In this section, we will analyze the average generation per year of the most important generation sources and how this affected directly by weather conditions. To start off, solar power output is widely affected by clouds, as it can clearly be seen in this table. The less clouds on average, the more power output from solar (see 2017). Therefore it can be deduced that the clouds feature will be able to predict most of the solar output and as we will see in the next section, the generation sources can directly predict the final energy price. Wind, similarly, is very much affected by weather as well, the higher the wind speeds, the more wind power output we get, there is no doubt in this one. Again, meteorogolically predicting wind speeds can help us predict the energy price. 

Shifting to the thermal renewables (biomass and waste), interestingly enough, burning agricultural waste or bagasse, such as sugar cane bagasse, orange peels, etc, has decreased in popularity thoughout the years in Spain (in a linear fashion) which would be interesting to find out why, but it can be a good thing as the bagasse can be used as a powerful fertilizer to grow more food. However, it seems that burning waste has very much increased in popularity in Spain, and this shows that the waste separation efforts have been successful in the past few years since this is the first step to generating power out of one of nature's most unwanted things. 

Observing the Hydroelectric behavior in the past years, we cannot see much of a trend, as there seems to be very little correlation between hydropower output and rain, however, it can be observed that in the year with the lowest rains, 2017, hydropower output was the lowest of the four years. The increase in hydro run of river can probably give us insight into the popularity gain of this exciting relatively new technology, that even with low rainfall, it reached its highest output in 2018 out of these four years. Given the fact that Spain does not receive much rainfall, it does make a lot of sense to shift toward wind and solar, in order to rely less on the contaminating traditional power sources. 

Understanding nuclear is a different game from the other above mentioned power sources because once a Nuclear power station is on, only a programmed maintenance or a major problem can switch it off, the fuel rods supply is planned to never run out, given that running out of fuel can mean a catastrophe at a Nuclear power station.
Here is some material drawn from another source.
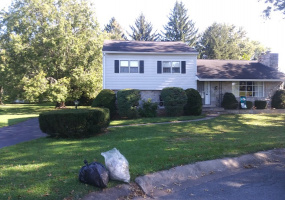 3 Bedrooms Bedrooms, ,2 BathroomsBathrooms,Single Family Home,For Sale,1219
Taking a look at the power output we can see that throughout the years it has remained stable, however it looks like we can see either of two things happenning in 2018, either the reliance on Nuclear decreased due to new availability of renewable power or some of the Nuclear power stations were programmed for decomissioning and dismantling, in any case, there will be a need to build new power stations given that most nuclear stations were commissioned in the 70s and 80s and are reaching their maturity dates, while energy demand is increasing substantially every year.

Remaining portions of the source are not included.